TASK GOAL: Find the line containing "Can you judge" in the material below; copy that line and all following lines exactly.

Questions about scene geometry

'''

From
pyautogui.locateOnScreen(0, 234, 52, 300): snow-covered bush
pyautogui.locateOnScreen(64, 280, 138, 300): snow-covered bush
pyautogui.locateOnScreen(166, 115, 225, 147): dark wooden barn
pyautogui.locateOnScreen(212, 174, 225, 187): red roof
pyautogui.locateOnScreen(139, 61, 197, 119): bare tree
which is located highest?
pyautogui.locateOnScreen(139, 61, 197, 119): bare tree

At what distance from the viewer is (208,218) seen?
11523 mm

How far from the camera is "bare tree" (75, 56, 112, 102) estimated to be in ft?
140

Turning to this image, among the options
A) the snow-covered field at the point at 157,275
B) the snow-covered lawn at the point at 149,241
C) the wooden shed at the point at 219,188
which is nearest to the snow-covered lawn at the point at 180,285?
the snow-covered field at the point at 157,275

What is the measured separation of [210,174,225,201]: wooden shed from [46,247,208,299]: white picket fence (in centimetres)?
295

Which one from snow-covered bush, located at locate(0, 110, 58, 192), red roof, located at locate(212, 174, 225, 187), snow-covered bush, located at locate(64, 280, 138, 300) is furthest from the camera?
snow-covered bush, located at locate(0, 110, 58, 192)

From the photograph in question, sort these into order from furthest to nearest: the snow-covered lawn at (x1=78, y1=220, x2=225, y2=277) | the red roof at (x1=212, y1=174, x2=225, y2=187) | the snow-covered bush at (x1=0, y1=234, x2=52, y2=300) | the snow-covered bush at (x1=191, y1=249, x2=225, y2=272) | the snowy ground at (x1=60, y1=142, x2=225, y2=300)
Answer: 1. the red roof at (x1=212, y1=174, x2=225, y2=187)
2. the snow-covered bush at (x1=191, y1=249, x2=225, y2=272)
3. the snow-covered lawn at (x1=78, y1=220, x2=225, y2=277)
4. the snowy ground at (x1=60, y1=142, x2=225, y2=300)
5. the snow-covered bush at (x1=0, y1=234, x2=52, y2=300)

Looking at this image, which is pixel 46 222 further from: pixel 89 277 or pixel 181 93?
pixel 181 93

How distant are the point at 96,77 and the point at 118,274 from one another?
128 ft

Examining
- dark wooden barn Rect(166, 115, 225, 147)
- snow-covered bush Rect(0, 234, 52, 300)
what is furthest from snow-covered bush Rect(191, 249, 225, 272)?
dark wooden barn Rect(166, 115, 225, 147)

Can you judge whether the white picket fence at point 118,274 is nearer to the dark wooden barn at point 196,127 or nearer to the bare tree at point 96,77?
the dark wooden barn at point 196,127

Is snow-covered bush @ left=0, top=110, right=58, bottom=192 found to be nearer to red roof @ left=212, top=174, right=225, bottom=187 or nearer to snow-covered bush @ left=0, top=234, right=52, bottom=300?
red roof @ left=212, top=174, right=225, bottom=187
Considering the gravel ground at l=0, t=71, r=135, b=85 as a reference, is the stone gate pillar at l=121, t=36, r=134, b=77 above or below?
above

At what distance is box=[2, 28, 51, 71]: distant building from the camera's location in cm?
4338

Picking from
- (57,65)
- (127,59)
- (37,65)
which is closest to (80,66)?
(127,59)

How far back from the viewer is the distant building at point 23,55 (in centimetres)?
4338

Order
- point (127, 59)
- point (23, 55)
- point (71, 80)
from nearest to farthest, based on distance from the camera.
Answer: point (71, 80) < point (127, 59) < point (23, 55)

'''

TASK ANSWER:
Can you judge whether the white picket fence at point 118,274 is nearer to the dark wooden barn at point 196,127 or nearer to the bare tree at point 96,77?
the dark wooden barn at point 196,127

Is snow-covered bush @ left=0, top=110, right=58, bottom=192 found to be nearer to red roof @ left=212, top=174, right=225, bottom=187 or nearer to snow-covered bush @ left=0, top=234, right=52, bottom=300?
red roof @ left=212, top=174, right=225, bottom=187
Considering the gravel ground at l=0, t=71, r=135, b=85 as a reference, is the stone gate pillar at l=121, t=36, r=134, b=77 above or below?
above

At what distance is box=[2, 28, 51, 71]: distant building from the camera's location in cm?
4338

Picking from
- (57,65)
- (127,59)
- (37,65)
which is closest to (80,66)?
(127,59)

How far back from the viewer is the distant building at point 23,55 (in centimetres)?
4338

Order
- point (127, 59)
- point (23, 55)
- point (71, 80)
from nearest to farthest, based on distance from the camera.
Answer: point (71, 80) < point (127, 59) < point (23, 55)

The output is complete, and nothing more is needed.